| Page extract |
_ _ _ _ _

= Carbine affair =

The Carbine affair, also known as the Carbine wives affair, was a joint sting operation between German authorities and their U.S. counterparts in the FBI.

On March 10, 1992, in Frankfurt am Main eight people suspected of selling illegal weapons to Middle East countries, including Iraq, were arrested. The alleged $96-million deal included 4,000 grenade launchers, 1,000 portable anti-aircraft missiles, and 73,000 assault rifles to be provided to insurgents. Two American and six Polish nationals were extradited to the US and tried in the U.S. District in Brooklyn court. All six of the Polish suspects were notable officials in the former People's Republic of Poland – Jerzy Napiórkowski, deputy minister of finance in the last Polish Communist government; Wojciech Barański, former deputy chief of staff in the Polish army; Jan Górecki, a former Polish diplomat in Washington; Zbigniew Grabowski, former director of the Polish technology office; Jerzy Brzostek, former deputy minister of the Polish Housing Ministry; and Rajmund Szwonder, general manager of the Łucznik armament factory in Radom, Poland.

_ _ _ _ _

| Dataset content |
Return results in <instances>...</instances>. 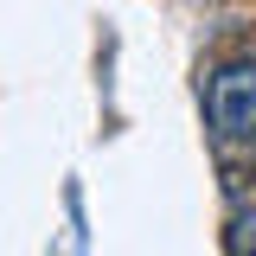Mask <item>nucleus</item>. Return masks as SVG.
<instances>
[{"instance_id":"1","label":"nucleus","mask_w":256,"mask_h":256,"mask_svg":"<svg viewBox=\"0 0 256 256\" xmlns=\"http://www.w3.org/2000/svg\"><path fill=\"white\" fill-rule=\"evenodd\" d=\"M205 122L218 141H250L256 134V52L224 58L205 77Z\"/></svg>"},{"instance_id":"2","label":"nucleus","mask_w":256,"mask_h":256,"mask_svg":"<svg viewBox=\"0 0 256 256\" xmlns=\"http://www.w3.org/2000/svg\"><path fill=\"white\" fill-rule=\"evenodd\" d=\"M224 250H230V256H256V205H237V212H230Z\"/></svg>"}]
</instances>
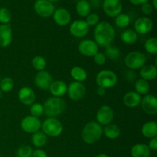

_ _ _ _ _

| Goals |
(1) Answer these questions from the text on the Carbine affair, each on its own line:
(a) Which authorities carried out the joint sting operation?
(b) On what date and in what city were the eight suspects arrested?
(c) Who was the general manager of the Łucznik armament factory in Radom?
(2) Summarize the text on the Carbine affair in two sentences.

| Replies |
(1)
(a) German authorities and their U.S. counterparts in the FBI.
(b) March 10, 1992, in Frankfurt am Main.
(c) Rajmund Szwonder.

(2) The Carbine affair was a joint German and FBI sting operation that led to the arrest of eight people in Frankfurt am Main on March 10, 1992, on suspicion of selling illegal weapons to Middle East countries, including Iraq, in an alleged $96-million deal. Two Americans and six Polish nationals, all six of them notable officials of the former People's Republic of Poland, were extradited to the US and tried in Brooklyn.